Recorrer en la mente la fugacidad del instante, las diversas faenas realizadas por los artistas sin lograr descubrir el hilo del aro que las une como a perlas de collar. Ni poder darse cuenta de su estructura -andaluza, castellana, mexicana- para deleite de los aficionados que la habitan y creadas por obra del capricho, de la locura; no de las necesidades de la existencia humana, como hermoso sueño aprisionado en la fortaleza de cemento azteca, pirámide al revés.
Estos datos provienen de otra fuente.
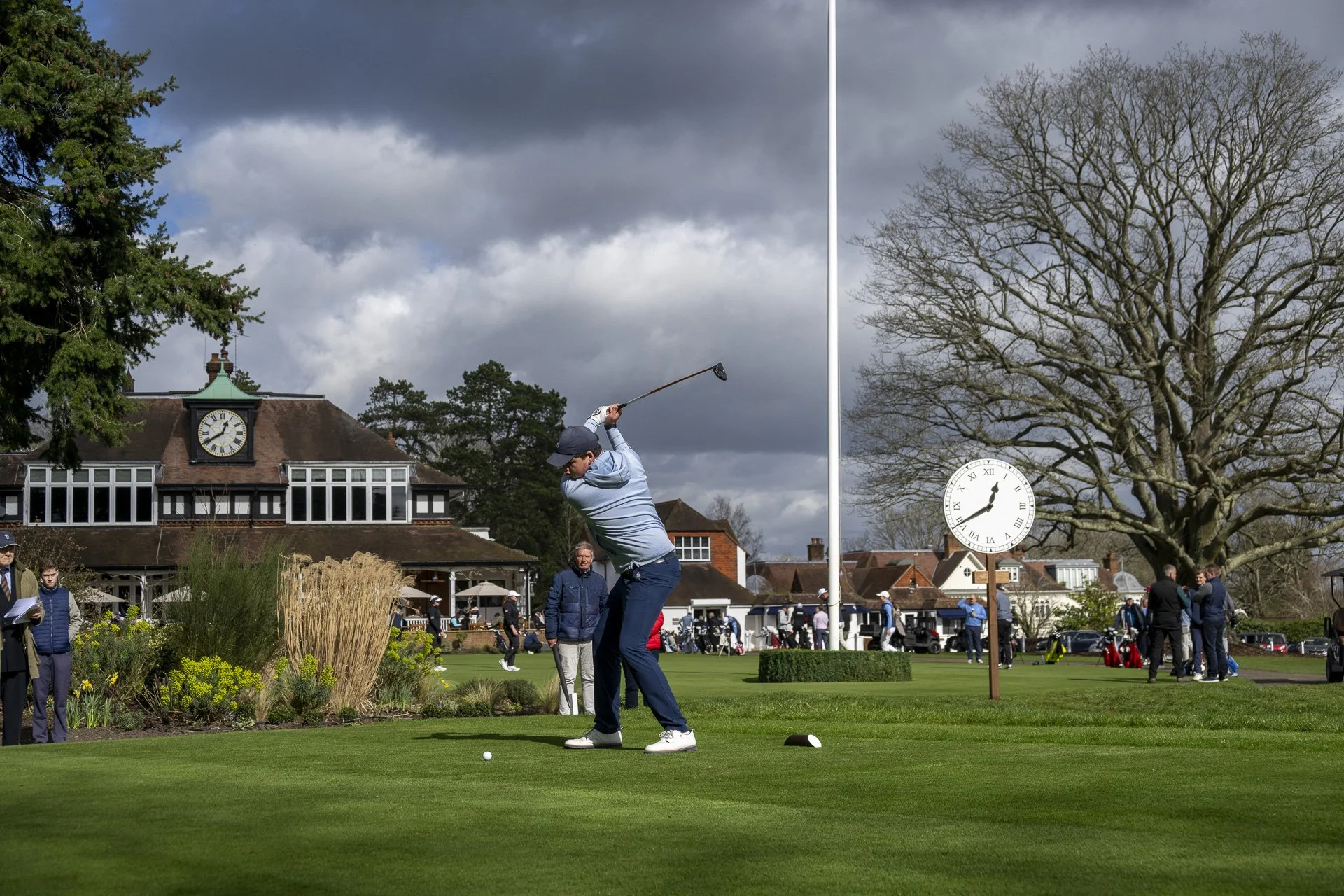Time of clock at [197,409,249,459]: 12:40
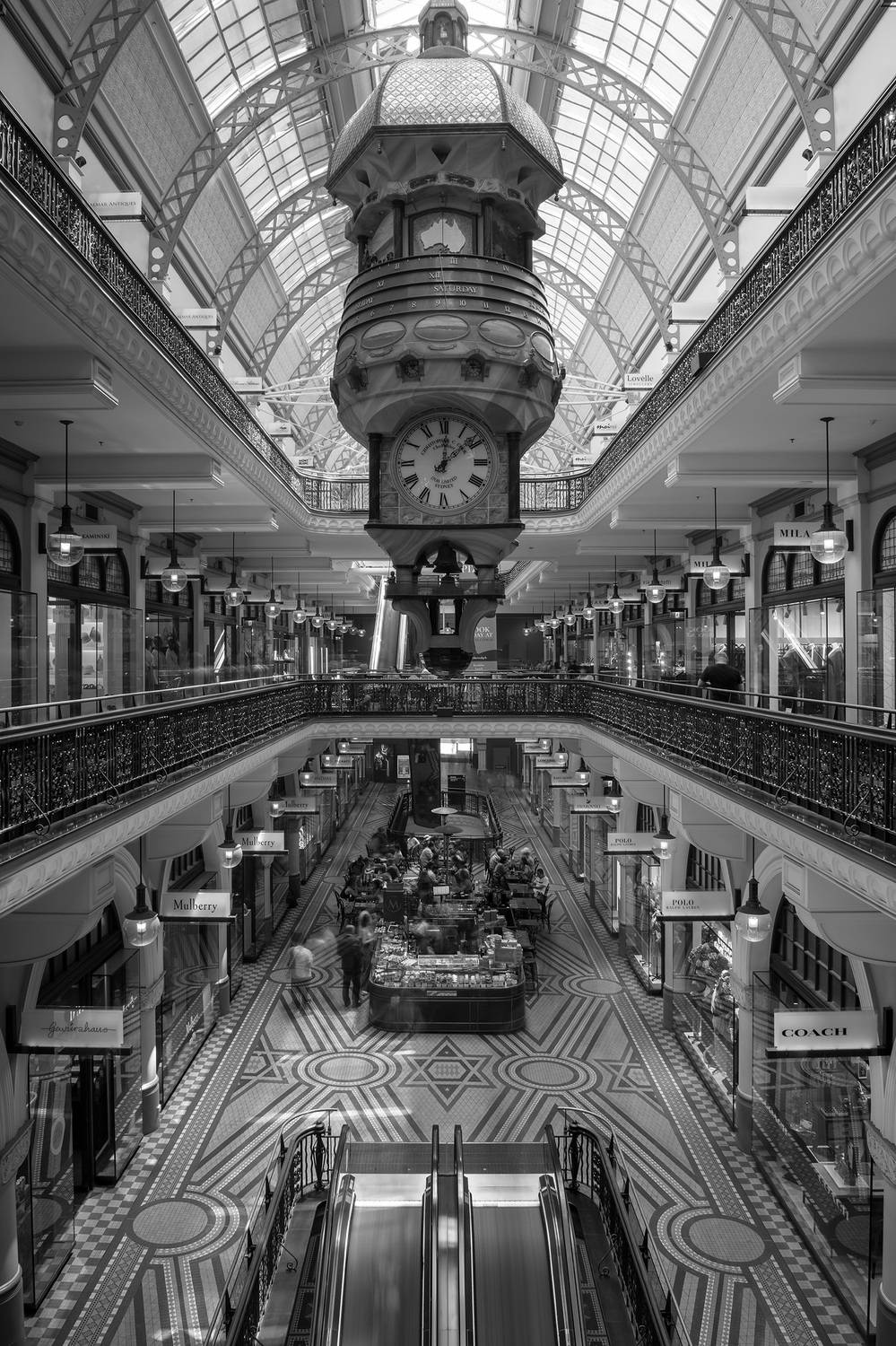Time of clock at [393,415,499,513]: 12:08
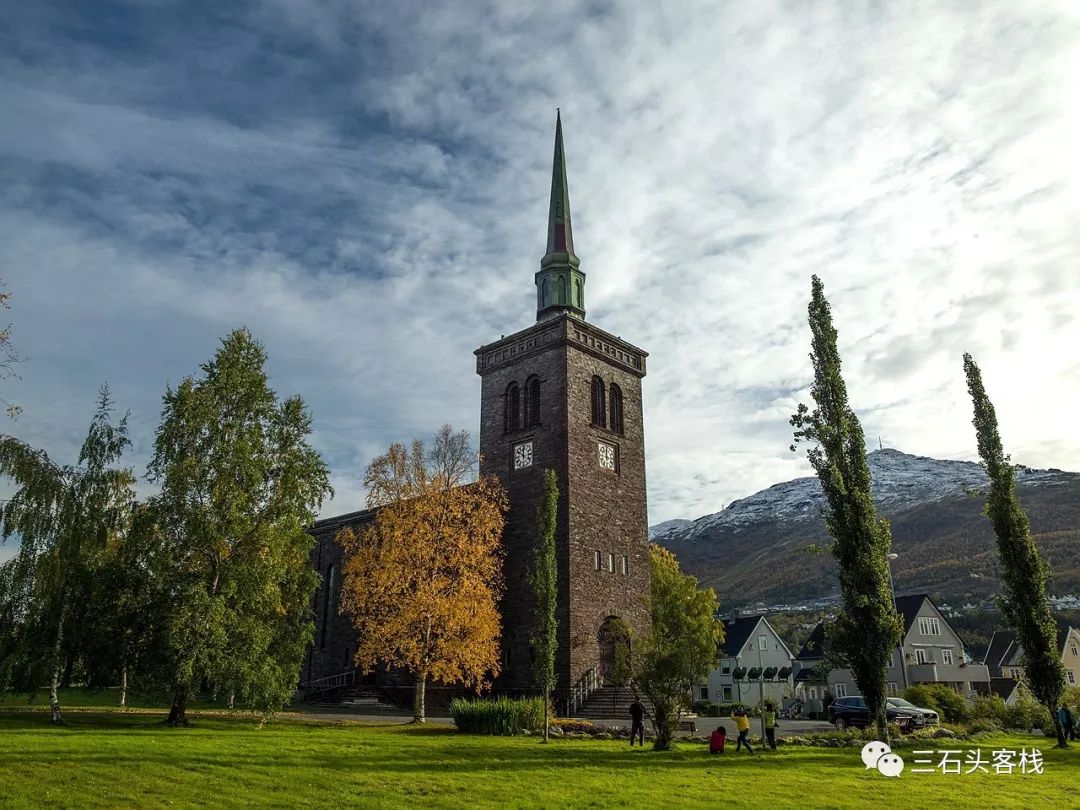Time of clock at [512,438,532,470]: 11:50
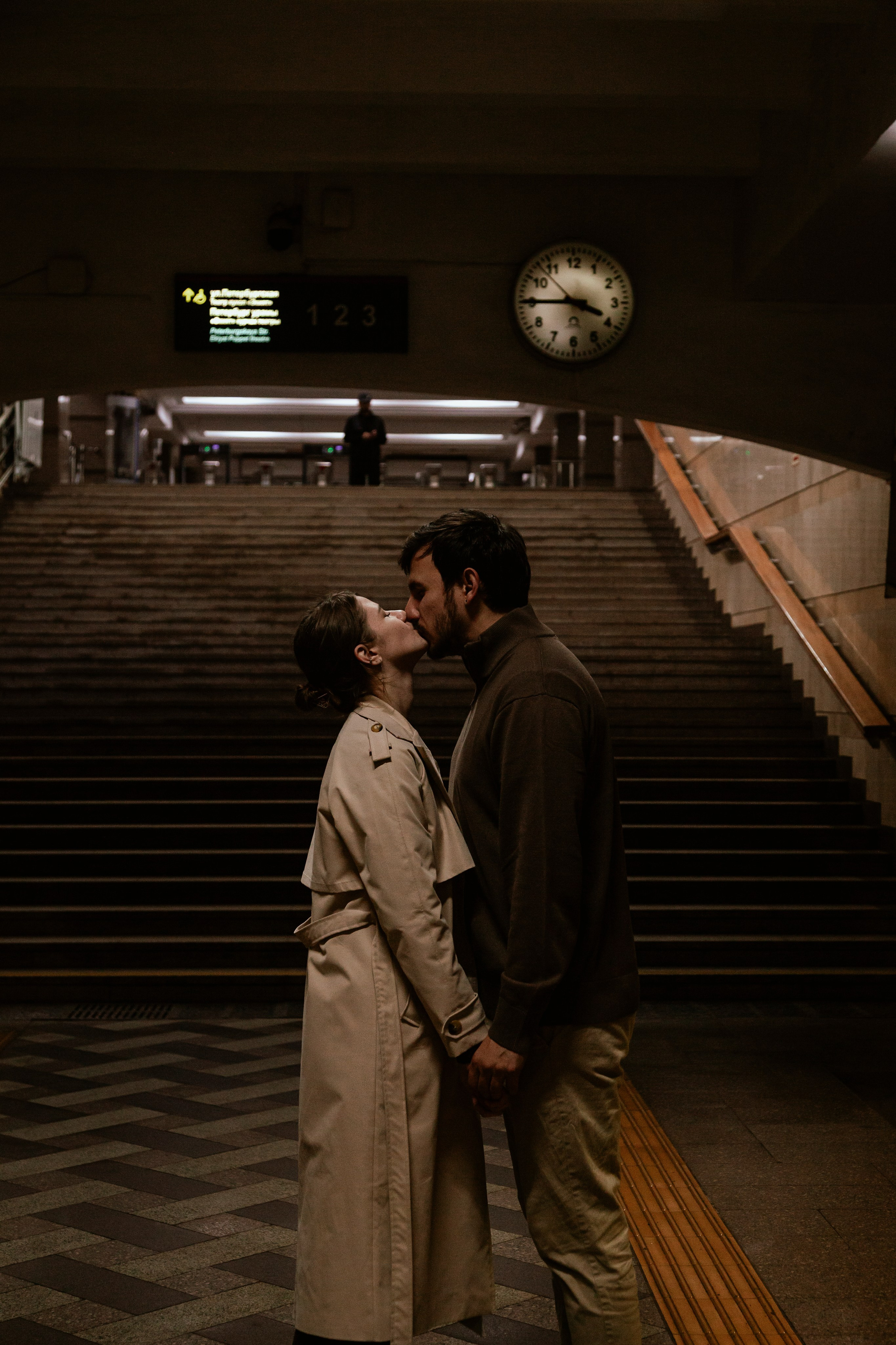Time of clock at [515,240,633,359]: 3:45
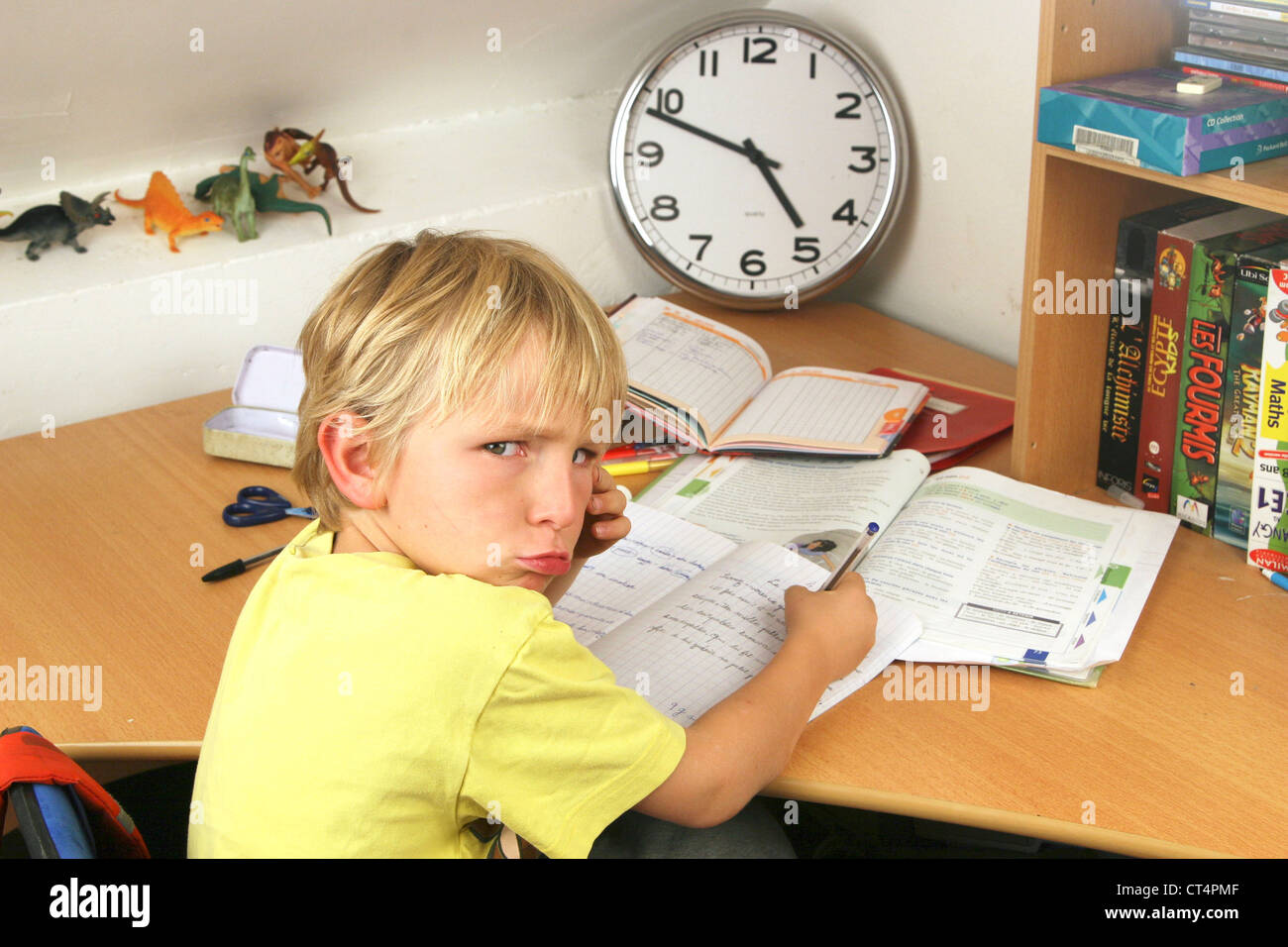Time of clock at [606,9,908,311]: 4:48
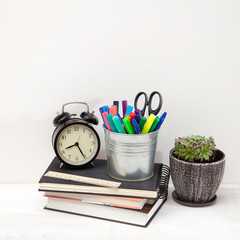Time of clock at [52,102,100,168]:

Por muy escasa poesía que exista en la contemplación del paisaje de la plaza llena -cielo azul, bullicio, arte, muerte-, se sentirá uno impregnado de ese vago perfume que sale del aliento de lo bello y embellece con su caricia hasta a los espíritus más cerrados. ¡Cuánto se ha soñado en el patio de cuadrillas, en el ruedo, en la capilla, y en la inmensidad del tendido. Gente, mucha gente, gran animación entre el público que llenó la monumental Plaza México para presenciar la reaparición de El Juli y a unos aprisionados entre cajones y burladores novillones de Marcos Garfias, en medio de un vientecillo que nos llenó de frío y bajó a ver al as de la torería española.
La plaza vibraba como herida por un lamento de olés, al inicio de la corrida. ¡El aire! Martinete ronco pasó flotando el aire que decía el poeta Gerardo Diego, merced al giro quebrado de los capotes. Pero... no apareció el toreo julista, vuelo amarillo y rojo de la capa que despide perfume y canciones de martillos en los viejos callejones.
Capote del ``bule'' ya no fue collar y pulsera, ni limón y naranja redondos, ni en el aire se quebraba sin que se moviera, y no volvió loca a la afición ni arrastraba la muleta templada, ni remataba los pases detrás de la cadera entre el humo de los puros que se perdían en el aire.
Total, gran decepción ante un Juli aburrido, sobreadministrado, deslucido, sin chispa y unos novillones sin trapío -nuevamente- de Marco Garfias, sosos, desangelados a tono con El Juli, y mejor ni hablar de Ochoa y Espinoza, en el mismo tenor... ¡Qué decepción!